The double helix shape of DNA can also be described as a twisted ladder, where the phosphate and sugar molecules of the nucleotides form the sides of the ladder, and the nitrogen bases form the rungs. These bases always pair in the same way, where the adenine on one strand will always pair with the thymine, and the guanine will always pair with the cytosine. The pairs are joined by hydrogen bonds.
DNA molecules are usually very long, and if one was to be stretched out, it would be about two meters long. This whole length has to fit into each cell, and it is for this reason that DNA is packaged and coiled tightly to form a cell structure known as a chromosome. One chromosome contains a single DNA molecule, and human beings have 23 pairs, which can be found in the cell nucleus.

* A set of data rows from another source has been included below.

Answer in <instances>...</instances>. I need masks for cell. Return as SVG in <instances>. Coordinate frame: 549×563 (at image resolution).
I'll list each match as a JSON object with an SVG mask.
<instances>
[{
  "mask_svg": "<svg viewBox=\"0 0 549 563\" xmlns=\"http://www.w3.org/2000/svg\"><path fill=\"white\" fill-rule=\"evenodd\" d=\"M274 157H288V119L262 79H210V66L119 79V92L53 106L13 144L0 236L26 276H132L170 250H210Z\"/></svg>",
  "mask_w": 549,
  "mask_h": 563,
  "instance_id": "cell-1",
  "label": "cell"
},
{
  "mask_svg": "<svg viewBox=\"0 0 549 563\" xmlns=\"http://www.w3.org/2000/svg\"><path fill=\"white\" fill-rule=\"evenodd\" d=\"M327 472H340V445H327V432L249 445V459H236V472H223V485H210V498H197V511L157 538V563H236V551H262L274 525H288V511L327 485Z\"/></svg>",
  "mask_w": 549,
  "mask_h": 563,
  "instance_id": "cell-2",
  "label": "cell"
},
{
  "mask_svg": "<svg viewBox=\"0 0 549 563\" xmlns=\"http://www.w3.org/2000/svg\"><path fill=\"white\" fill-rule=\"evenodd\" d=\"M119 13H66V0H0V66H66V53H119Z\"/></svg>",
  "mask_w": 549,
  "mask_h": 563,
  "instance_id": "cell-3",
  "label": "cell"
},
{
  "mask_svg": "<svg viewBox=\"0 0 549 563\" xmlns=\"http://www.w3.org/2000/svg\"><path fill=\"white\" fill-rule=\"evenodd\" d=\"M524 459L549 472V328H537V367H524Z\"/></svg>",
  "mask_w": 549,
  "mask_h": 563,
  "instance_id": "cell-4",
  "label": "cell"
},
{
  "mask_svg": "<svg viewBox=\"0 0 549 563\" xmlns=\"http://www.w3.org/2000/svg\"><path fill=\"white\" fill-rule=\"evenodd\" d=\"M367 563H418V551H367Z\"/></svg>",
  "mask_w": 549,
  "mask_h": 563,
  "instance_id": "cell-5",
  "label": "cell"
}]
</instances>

22 pairs of chromosomes are what usually contain most of the hereditary genetic information, and they are known as autosomes. The remaining pair is what determines the gender of a child, and it’s known as the sex chromosome. It can be either X or Y. Females have two X chromosomes, and they can pass only this to their child. Males have the X and Y chromosomes, and it is in fact their chromosomes that determine what gender the child will be. If they pass on the X chromosome to the child, it will be female. If the Y chromosome is what is passed down, the child will be male.
One very important trait of DNA is its ability to replicate during cell division. This ensures that during cell formation, the new cells have the same copy of DNA as the old cells. Recently, scientists have developed a technology known as DNA sequencing, which allows them to figure out which parts in DNA carry hereditary genes, and which ones carry the instructions that can turn the genes on or off. This is what has been a major part of DNA testing for health, among other things.